In this way, Black Muslims were simultaneously concerned with combating the effects of institutional racism and poverty and with establishing spaces that nurtured their faith. Organizations such as the Islamic Party in North America (IPNA) made it their mission to identify with and alleviate human suffering—their Feed the Hungry programs and Department of Oppressed People’s Affairs are examples of their efforts to incorporate political action and social justice into a form of religious observance. The Muslim Power Building Project seeks to continue this legacy by investing in emerging organizers, the power of community, and the understanding that our struggles, well-being, and future are intimately connected. 

We are consistently engaging with partial retellings of American history that justify inequality. These narratives are passed down, reshaped over time, and repeatedly used to reproduce racism and harm. These stories seek to tell us who we are, who belongs, who should be othered, who is violent, who should be cited, and who is intelligent and deserving. Dominant and inherited narratives continue to shape our thoughts on race, class, gender, and social justice.

Yet, at a young age, Sister Margaret rejected this notion, discovered her people’s history, and understood that the best way to solve an issue is always to place the needs of those most impacted at the center. That collective liberation is a practice that begins with investing in the power of community and working collaboratively in an effort to better understand the nuances of our experiences.

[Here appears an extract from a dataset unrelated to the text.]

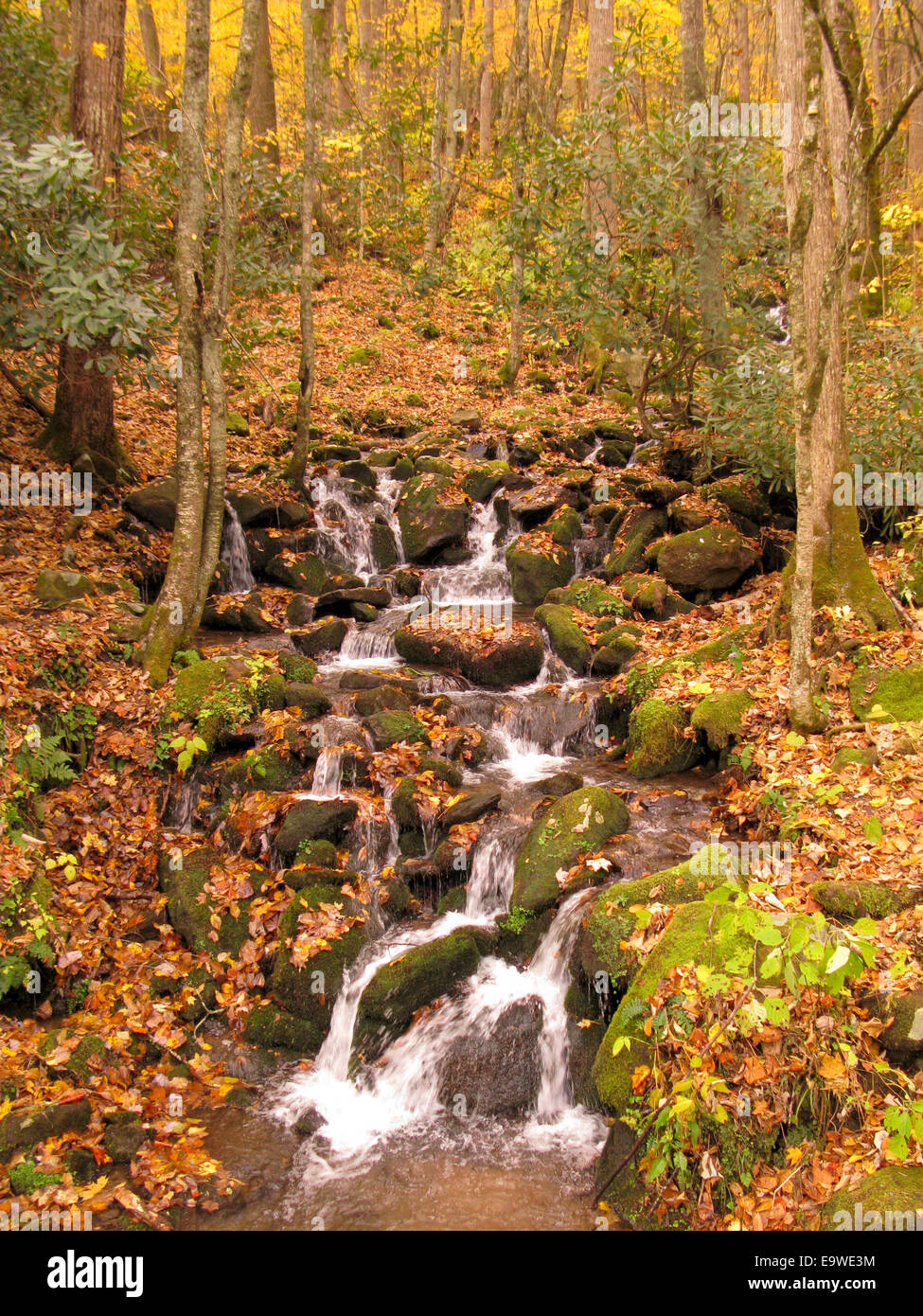Stream during autumn in Great Smoky Mountains National Park. - Stock Image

I’ve learned a lot from her since that day in 2009, and each day that followed. The most important piece of wisdom she imparted seems sacred since her passing in January—that telling our stories and continuing our ancestors’ efforts is blessed work. It’s vital for everybody, everywhere, to do the work of defining themselves. But there is an urgency for Black people and women to embrace the fullness of our beings and the reality that our lives must be crafted in our own handwriting. It is a firm yet loving reminder that change, or rather the discovery of one’s whole self, has never been linear or easy, but we must do it anyway.